**Extracted records**

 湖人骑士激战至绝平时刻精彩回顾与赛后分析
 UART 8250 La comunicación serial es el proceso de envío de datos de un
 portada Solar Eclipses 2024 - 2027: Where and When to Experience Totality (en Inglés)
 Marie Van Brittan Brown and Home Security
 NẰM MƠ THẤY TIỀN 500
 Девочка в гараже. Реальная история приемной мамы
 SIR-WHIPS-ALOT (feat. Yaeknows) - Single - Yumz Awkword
--
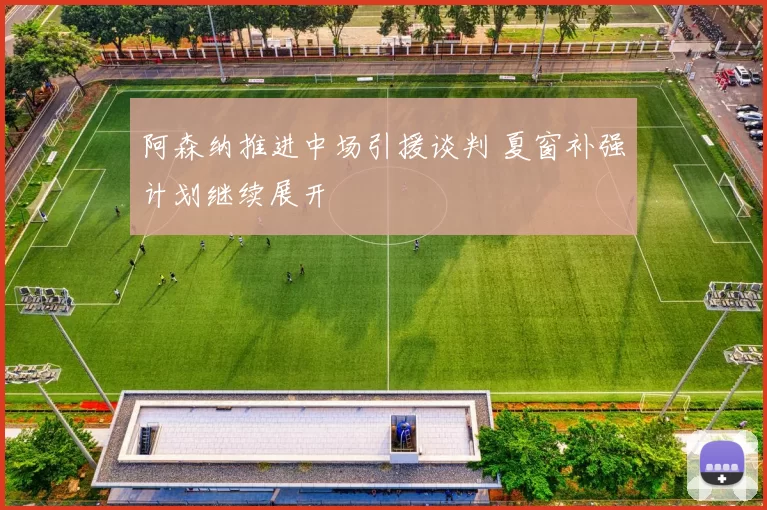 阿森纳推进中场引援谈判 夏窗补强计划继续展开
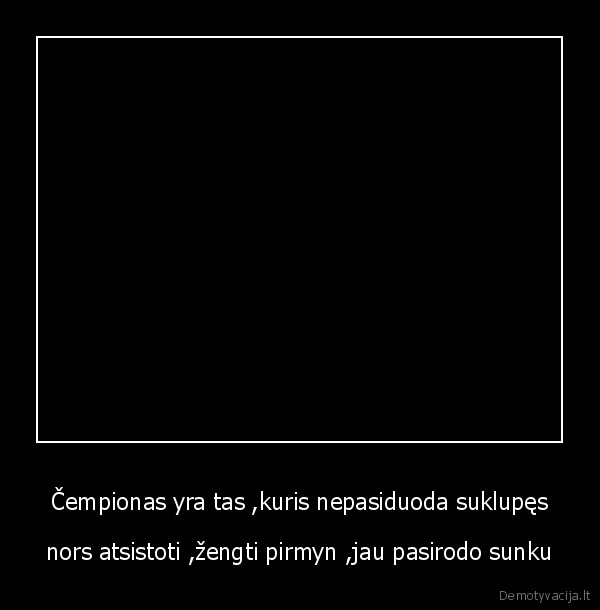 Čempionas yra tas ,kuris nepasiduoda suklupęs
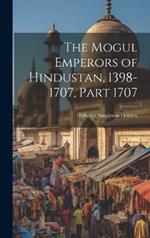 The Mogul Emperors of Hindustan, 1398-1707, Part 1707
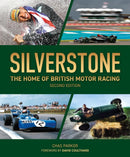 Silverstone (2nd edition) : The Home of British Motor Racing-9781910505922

**Task instructions**
Taking the listing above as the source, transcribe only the lines starting at the line with "湖人骑士激战至绝平时刻精彩回顾与赛后分析" and going through the line with "SIR-WHIPS-ALOT (feat. Yaeknows)", unaltered and with both ends included.

**Problem solution**
 湖人骑士激战至绝平时刻精彩回顾与赛后分析
 UART 8250 La comunicación serial es el proceso de envío de datos de un
 portada Solar Eclipses 2024 - 2027: Where and When to Experience Totality (en Inglés)
 Marie Van Brittan Brown and Home Security
 NẰM MƠ THẤY TIỀN 500
 Девочка в гараже. Реальная история приемной мамы
 SIR-WHIPS-ALOT (feat. Yaeknows) - Single - Yumz Awkword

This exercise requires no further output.